(Excerpts of spatial question data)

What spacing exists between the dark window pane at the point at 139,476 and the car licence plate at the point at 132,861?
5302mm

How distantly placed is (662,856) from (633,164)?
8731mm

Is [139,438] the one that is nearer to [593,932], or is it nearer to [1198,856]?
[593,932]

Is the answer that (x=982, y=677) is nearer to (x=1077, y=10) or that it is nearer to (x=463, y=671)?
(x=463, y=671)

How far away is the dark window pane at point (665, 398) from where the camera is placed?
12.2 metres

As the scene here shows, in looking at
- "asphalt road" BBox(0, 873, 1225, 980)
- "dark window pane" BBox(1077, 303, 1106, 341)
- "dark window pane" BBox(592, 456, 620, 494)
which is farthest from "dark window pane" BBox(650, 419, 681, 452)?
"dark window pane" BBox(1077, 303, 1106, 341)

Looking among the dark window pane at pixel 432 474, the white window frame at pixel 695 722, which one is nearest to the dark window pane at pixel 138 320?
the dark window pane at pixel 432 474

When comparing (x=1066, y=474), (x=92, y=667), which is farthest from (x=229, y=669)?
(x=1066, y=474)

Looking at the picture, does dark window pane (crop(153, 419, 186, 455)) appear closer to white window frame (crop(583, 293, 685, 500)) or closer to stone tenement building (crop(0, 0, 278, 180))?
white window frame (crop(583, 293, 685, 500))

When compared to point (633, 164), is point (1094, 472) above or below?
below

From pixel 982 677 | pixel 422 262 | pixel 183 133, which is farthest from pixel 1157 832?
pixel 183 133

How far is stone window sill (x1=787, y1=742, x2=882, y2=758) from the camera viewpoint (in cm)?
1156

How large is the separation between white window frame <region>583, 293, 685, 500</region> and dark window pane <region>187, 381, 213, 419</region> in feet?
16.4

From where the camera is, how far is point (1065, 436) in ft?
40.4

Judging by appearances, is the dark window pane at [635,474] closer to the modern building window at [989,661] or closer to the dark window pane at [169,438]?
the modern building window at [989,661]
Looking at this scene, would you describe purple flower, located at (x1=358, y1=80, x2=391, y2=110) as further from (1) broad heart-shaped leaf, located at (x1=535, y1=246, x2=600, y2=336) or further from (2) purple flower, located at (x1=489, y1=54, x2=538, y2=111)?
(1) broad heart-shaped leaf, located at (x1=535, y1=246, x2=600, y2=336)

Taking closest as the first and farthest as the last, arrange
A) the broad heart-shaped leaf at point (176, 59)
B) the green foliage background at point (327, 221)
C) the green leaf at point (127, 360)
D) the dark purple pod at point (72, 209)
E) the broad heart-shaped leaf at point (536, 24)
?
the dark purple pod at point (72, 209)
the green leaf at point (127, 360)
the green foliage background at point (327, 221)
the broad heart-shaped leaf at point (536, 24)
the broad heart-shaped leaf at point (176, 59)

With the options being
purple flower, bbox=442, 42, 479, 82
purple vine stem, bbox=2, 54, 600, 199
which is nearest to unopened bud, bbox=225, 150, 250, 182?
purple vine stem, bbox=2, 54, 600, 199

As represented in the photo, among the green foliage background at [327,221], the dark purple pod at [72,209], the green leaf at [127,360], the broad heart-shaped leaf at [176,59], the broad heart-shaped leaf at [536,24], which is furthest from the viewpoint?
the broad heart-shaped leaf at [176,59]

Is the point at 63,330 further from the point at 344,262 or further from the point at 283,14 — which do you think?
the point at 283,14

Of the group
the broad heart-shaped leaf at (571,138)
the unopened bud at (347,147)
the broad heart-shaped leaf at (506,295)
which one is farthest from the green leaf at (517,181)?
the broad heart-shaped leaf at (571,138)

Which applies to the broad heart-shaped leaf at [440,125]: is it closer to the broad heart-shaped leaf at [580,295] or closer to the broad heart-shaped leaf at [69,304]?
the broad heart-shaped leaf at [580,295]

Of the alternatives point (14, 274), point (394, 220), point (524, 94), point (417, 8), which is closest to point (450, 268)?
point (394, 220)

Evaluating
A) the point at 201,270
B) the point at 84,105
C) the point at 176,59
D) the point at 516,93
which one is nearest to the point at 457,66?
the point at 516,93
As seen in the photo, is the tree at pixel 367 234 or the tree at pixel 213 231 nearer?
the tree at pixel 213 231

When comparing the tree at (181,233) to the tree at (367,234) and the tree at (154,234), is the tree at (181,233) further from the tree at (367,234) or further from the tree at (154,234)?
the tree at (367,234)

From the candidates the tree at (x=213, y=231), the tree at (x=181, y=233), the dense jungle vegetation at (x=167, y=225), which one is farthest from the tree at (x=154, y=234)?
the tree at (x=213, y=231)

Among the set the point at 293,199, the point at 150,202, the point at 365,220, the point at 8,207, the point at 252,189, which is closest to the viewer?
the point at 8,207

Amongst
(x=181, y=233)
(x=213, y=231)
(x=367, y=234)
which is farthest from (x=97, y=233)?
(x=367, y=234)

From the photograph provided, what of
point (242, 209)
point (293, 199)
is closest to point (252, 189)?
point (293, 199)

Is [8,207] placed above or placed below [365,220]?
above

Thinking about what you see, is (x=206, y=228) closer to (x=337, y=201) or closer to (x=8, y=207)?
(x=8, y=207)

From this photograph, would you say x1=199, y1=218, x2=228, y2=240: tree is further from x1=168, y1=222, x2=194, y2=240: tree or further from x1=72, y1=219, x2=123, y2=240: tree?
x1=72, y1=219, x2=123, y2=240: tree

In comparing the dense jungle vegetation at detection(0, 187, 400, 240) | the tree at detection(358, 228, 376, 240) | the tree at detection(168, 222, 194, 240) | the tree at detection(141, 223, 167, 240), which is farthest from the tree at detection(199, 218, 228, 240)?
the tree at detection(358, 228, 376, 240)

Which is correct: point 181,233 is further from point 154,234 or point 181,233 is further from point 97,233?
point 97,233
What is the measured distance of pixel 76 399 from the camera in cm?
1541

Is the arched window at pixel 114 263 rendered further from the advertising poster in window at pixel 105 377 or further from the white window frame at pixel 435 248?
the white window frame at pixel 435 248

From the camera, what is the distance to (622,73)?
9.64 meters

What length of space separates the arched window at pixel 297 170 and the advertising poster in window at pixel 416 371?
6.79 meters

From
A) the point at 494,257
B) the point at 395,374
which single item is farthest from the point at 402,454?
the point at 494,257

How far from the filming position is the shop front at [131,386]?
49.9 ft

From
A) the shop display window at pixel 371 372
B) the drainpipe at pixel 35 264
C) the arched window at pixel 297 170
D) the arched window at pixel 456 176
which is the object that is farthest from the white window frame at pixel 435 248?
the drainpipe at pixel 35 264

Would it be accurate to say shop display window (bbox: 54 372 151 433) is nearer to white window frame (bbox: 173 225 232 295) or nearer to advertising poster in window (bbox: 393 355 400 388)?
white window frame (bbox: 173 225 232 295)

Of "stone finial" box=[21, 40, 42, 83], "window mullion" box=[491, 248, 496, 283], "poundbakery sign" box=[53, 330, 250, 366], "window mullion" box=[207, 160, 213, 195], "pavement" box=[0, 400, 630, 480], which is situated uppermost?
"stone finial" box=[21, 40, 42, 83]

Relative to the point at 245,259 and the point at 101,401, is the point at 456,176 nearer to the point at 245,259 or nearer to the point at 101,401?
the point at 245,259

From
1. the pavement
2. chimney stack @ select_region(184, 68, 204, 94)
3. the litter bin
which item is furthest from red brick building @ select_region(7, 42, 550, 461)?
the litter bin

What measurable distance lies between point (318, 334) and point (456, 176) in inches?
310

▶ The exercise
Please arrange all the rows above as a JSON list of strings, with one string per line and blank lines left out.

▶ Full output
[
  "What spacing exists between the dark window pane at the point at 139,476 and the car licence plate at the point at 132,861?",
  "5302mm",
  "How distantly placed is (662,856) from (633,164)?",
  "8731mm",
  "Is [139,438] the one that is nearer to [593,932], or is it nearer to [1198,856]?",
  "[593,932]",
  "Is the answer that (x=982, y=677) is nearer to (x=1077, y=10) or that it is nearer to (x=463, y=671)?",
  "(x=463, y=671)",
  "How far away is the dark window pane at point (665, 398) from where the camera is placed?",
  "12.2 metres",
  "As the scene here shows, in looking at",
  "- \"asphalt road\" BBox(0, 873, 1225, 980)",
  "- \"dark window pane\" BBox(1077, 303, 1106, 341)",
  "- \"dark window pane\" BBox(592, 456, 620, 494)",
  "which is farthest from \"dark window pane\" BBox(650, 419, 681, 452)?",
  "\"dark window pane\" BBox(1077, 303, 1106, 341)",
  "Looking among the dark window pane at pixel 432 474, the white window frame at pixel 695 722, which one is nearest to the dark window pane at pixel 138 320?",
  "the dark window pane at pixel 432 474",
  "When comparing (x=1066, y=474), (x=92, y=667), which is farthest from (x=229, y=669)?",
  "(x=1066, y=474)",
  "Looking at the picture, does dark window pane (crop(153, 419, 186, 455)) appear closer to white window frame (crop(583, 293, 685, 500)) or closer to stone tenement building (crop(0, 0, 278, 180))?",
  "white window frame (crop(583, 293, 685, 500))",
  "When compared to point (633, 164), is point (1094, 472) above or below?",
  "below",
  "From pixel 982 677 | pixel 422 262 | pixel 183 133, which is farthest from pixel 1157 832?",
  "pixel 183 133",
  "How far is stone window sill (x1=787, y1=742, x2=882, y2=758) from the camera viewpoint (in cm)?",
  "1156",
  "How large is the separation between white window frame <region>583, 293, 685, 500</region> and dark window pane <region>187, 381, 213, 419</region> in feet?",
  "16.4",
  "From where the camera is, how far is point (1065, 436) in ft?",
  "40.4",
  "Judging by appearances, is the dark window pane at [635,474] closer to the modern building window at [989,661] or closer to the dark window pane at [169,438]?",
  "the modern building window at [989,661]",
  "Looking at this scene, would you describe purple flower, located at (x1=358, y1=80, x2=391, y2=110) as further from (1) broad heart-shaped leaf, located at (x1=535, y1=246, x2=600, y2=336) or further from (2) purple flower, located at (x1=489, y1=54, x2=538, y2=111)?",
  "(1) broad heart-shaped leaf, located at (x1=535, y1=246, x2=600, y2=336)",
  "Taking closest as the first and farthest as the last, arrange",
  "A) the broad heart-shaped leaf at point (176, 59)",
  "B) the green foliage background at point (327, 221)",
  "C) the green leaf at point (127, 360)",
  "D) the dark purple pod at point (72, 209)",
  "E) the broad heart-shaped leaf at point (536, 24)",
  "?",
  "the dark purple pod at point (72, 209)",
  "the green leaf at point (127, 360)",
  "the green foliage background at point (327, 221)",
  "the broad heart-shaped leaf at point (536, 24)",
  "the broad heart-shaped leaf at point (176, 59)",
  "With the options being",
  "purple flower, bbox=442, 42, 479, 82",
  "purple vine stem, bbox=2, 54, 600, 199",
  "which is nearest to unopened bud, bbox=225, 150, 250, 182?",
  "purple vine stem, bbox=2, 54, 600, 199",
  "As represented in the photo, among the green foliage background at [327,221], the dark purple pod at [72,209], the green leaf at [127,360], the broad heart-shaped leaf at [176,59], the broad heart-shaped leaf at [536,24], which is furthest from the viewpoint?",
  "the broad heart-shaped leaf at [176,59]",
  "Is the point at 63,330 further from the point at 344,262 or further from the point at 283,14 — which do you think?",
  "the point at 283,14",
  "Of the group",
  "the broad heart-shaped leaf at (571,138)",
  "the unopened bud at (347,147)",
  "the broad heart-shaped leaf at (506,295)",
  "which one is farthest from the green leaf at (517,181)?",
  "the broad heart-shaped leaf at (571,138)",
  "Which applies to the broad heart-shaped leaf at [440,125]: is it closer to the broad heart-shaped leaf at [580,295] or closer to the broad heart-shaped leaf at [69,304]?",
  "the broad heart-shaped leaf at [580,295]",
  "Of the alternatives point (14, 274), point (394, 220), point (524, 94), point (417, 8), which is closest to point (450, 268)?",
  "point (394, 220)",
  "Evaluating",
  "A) the point at 201,270",
  "B) the point at 84,105",
  "C) the point at 176,59",
  "D) the point at 516,93",
  "which one is nearest to the point at 457,66?",
  "the point at 516,93",
  "As seen in the photo, is the tree at pixel 367 234 or the tree at pixel 213 231 nearer?",
  "the tree at pixel 213 231",
  "When comparing the tree at (181,233) to the tree at (367,234) and the tree at (154,234), is the tree at (181,233) further from the tree at (367,234) or further from the tree at (154,234)?",
  "the tree at (367,234)",
  "From the candidates the tree at (x=213, y=231), the tree at (x=181, y=233), the dense jungle vegetation at (x=167, y=225), which one is farthest from the tree at (x=154, y=234)?",
  "the tree at (x=213, y=231)",
  "Among the set the point at 293,199, the point at 150,202, the point at 365,220, the point at 8,207, the point at 252,189, which is closest to the viewer?",
  "the point at 8,207",
  "Amongst",
  "(x=181, y=233)",
  "(x=213, y=231)",
  "(x=367, y=234)",
  "which is farthest from (x=97, y=233)?",
  "(x=367, y=234)",
  "From the photograph provided, what of",
  "point (242, 209)",
  "point (293, 199)",
  "is closest to point (252, 189)?",
  "point (293, 199)",
  "Is [8,207] placed above or placed below [365,220]?",
  "above",
  "Thinking about what you see, is (x=206, y=228) closer to (x=337, y=201) or closer to (x=8, y=207)?",
  "(x=8, y=207)",
  "From this photograph, would you say x1=199, y1=218, x2=228, y2=240: tree is further from x1=168, y1=222, x2=194, y2=240: tree or further from x1=72, y1=219, x2=123, y2=240: tree?",
  "x1=72, y1=219, x2=123, y2=240: tree",
  "In comparing the dense jungle vegetation at detection(0, 187, 400, 240) | the tree at detection(358, 228, 376, 240) | the tree at detection(168, 222, 194, 240) | the tree at detection(141, 223, 167, 240), which is farthest from the tree at detection(199, 218, 228, 240)?",
  "the tree at detection(358, 228, 376, 240)",
  "Which is correct: point 181,233 is further from point 154,234 or point 181,233 is further from point 97,233?",
  "point 97,233",
  "What is the measured distance of pixel 76 399 from the camera in cm?",
  "1541",
  "Is the arched window at pixel 114 263 rendered further from the advertising poster in window at pixel 105 377 or further from the white window frame at pixel 435 248?",
  "the white window frame at pixel 435 248",
  "From the camera, what is the distance to (622,73)?",
  "9.64 meters",
  "What length of space separates the arched window at pixel 297 170 and the advertising poster in window at pixel 416 371?",
  "6.79 meters",
  "From",
  "A) the point at 494,257",
  "B) the point at 395,374",
  "which single item is farthest from the point at 402,454?",
  "the point at 494,257",
  "How far from the filming position is the shop front at [131,386]?",
  "49.9 ft",
  "From",
  "A) the shop display window at pixel 371 372",
  "B) the drainpipe at pixel 35 264",
  "C) the arched window at pixel 297 170",
  "D) the arched window at pixel 456 176",
  "which is the object that is farthest from the white window frame at pixel 435 248?",
  "the drainpipe at pixel 35 264",
  "Would it be accurate to say shop display window (bbox: 54 372 151 433) is nearer to white window frame (bbox: 173 225 232 295) or nearer to advertising poster in window (bbox: 393 355 400 388)?",
  "white window frame (bbox: 173 225 232 295)",
  "Of \"stone finial\" box=[21, 40, 42, 83], \"window mullion\" box=[491, 248, 496, 283], \"poundbakery sign\" box=[53, 330, 250, 366], \"window mullion\" box=[207, 160, 213, 195], \"pavement\" box=[0, 400, 630, 480], which is situated uppermost?",
  "\"stone finial\" box=[21, 40, 42, 83]",
  "Relative to the point at 245,259 and the point at 101,401, is the point at 456,176 nearer to the point at 245,259 or nearer to the point at 101,401?",
  "the point at 245,259",
  "From",
  "1. the pavement",
  "2. chimney stack @ select_region(184, 68, 204, 94)",
  "3. the litter bin",
  "which item is furthest from red brick building @ select_region(7, 42, 550, 461)?",
  "the litter bin",
  "What measurable distance lies between point (318, 334) and point (456, 176) in inches?",
  "310"
]